Copy out the listing that follows exactly, dropping every picture.

Stored dataset items:
......

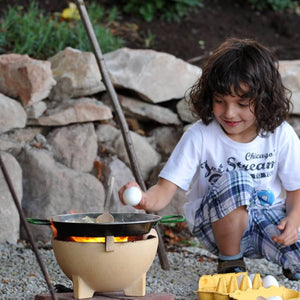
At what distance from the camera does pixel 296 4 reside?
223 inches

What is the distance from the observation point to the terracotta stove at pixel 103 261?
6.70 ft

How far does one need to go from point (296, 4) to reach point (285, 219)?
346 centimetres

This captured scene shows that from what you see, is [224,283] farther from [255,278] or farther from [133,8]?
[133,8]

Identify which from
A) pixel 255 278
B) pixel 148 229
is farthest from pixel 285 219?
pixel 148 229

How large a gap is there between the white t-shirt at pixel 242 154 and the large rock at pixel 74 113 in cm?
113

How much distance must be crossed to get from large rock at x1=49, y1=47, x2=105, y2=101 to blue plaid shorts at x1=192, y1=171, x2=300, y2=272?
4.34ft

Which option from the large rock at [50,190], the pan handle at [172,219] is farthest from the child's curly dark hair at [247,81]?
the large rock at [50,190]

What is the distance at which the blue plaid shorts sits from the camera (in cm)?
269

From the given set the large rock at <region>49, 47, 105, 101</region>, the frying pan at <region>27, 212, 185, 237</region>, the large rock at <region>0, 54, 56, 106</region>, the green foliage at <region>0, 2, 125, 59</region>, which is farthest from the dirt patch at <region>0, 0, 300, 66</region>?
the frying pan at <region>27, 212, 185, 237</region>

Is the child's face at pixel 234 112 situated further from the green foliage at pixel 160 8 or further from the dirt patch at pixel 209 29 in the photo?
the green foliage at pixel 160 8

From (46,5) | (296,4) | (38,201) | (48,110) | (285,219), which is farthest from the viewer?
(296,4)

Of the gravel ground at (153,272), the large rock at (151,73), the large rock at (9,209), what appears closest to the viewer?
the gravel ground at (153,272)

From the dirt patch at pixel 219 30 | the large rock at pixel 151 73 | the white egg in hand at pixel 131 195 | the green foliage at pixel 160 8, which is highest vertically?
the green foliage at pixel 160 8

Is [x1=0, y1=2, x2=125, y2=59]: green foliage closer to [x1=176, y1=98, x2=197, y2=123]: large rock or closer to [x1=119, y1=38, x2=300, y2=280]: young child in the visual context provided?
[x1=176, y1=98, x2=197, y2=123]: large rock
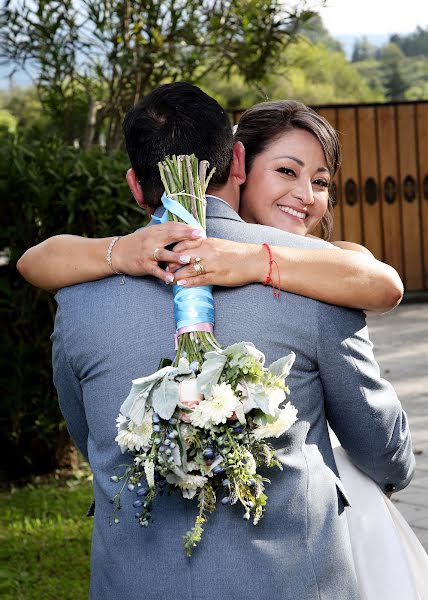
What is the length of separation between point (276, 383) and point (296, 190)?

......

Correct answer:
At what distance from the camera does pixel 296 4 reside?
223 inches

What is the distance from the observation point to the terracotta stove at pixel 103 261?
6.70 ft

How far does one need to go from point (296, 4) to reach point (285, 219)?
346 centimetres

This captured scene shows that from what you see, is [224,283] farther from [255,278] or farther from [133,8]?
[133,8]

Identify which from
A) pixel 255 278
B) pixel 148 229
is farthest from pixel 285 219?
pixel 148 229

How large a gap is there between the white t-shirt at pixel 242 154 and the large rock at pixel 74 113 in cm?
113

How much distance must be crossed to get from large rock at x1=49, y1=47, x2=105, y2=101 to blue plaid shorts at x1=192, y1=171, x2=300, y2=272?
4.34ft

Which option from the large rock at [50,190], the pan handle at [172,219] is farthest from the child's curly dark hair at [247,81]?
the large rock at [50,190]

What is the distance at which the blue plaid shorts sits from the camera (in cm)?
269

From the given set the large rock at <region>49, 47, 105, 101</region>, the frying pan at <region>27, 212, 185, 237</region>, the large rock at <region>0, 54, 56, 106</region>, the green foliage at <region>0, 2, 125, 59</region>, which is farthest from the dirt patch at <region>0, 0, 300, 66</region>?
the frying pan at <region>27, 212, 185, 237</region>

Is the child's face at pixel 234 112 situated further from the green foliage at pixel 160 8 or further from the dirt patch at pixel 209 29 in the photo?
the green foliage at pixel 160 8

From (46,5) | (296,4) | (38,201) | (48,110) | (285,219), which is farthest from the viewer?
(296,4)

Of the gravel ground at (153,272), the large rock at (151,73), the large rock at (9,209), what appears closest to the viewer?
the gravel ground at (153,272)

From the dirt patch at pixel 219 30 | the large rock at pixel 151 73 | the white egg in hand at pixel 131 195 | the green foliage at pixel 160 8, which is highest vertically?
the green foliage at pixel 160 8

Is [x1=0, y1=2, x2=125, y2=59]: green foliage closer to [x1=176, y1=98, x2=197, y2=123]: large rock or closer to [x1=119, y1=38, x2=300, y2=280]: young child in the visual context provided?
[x1=176, y1=98, x2=197, y2=123]: large rock
What is the length of separation between point (276, 383) and point (296, 190)?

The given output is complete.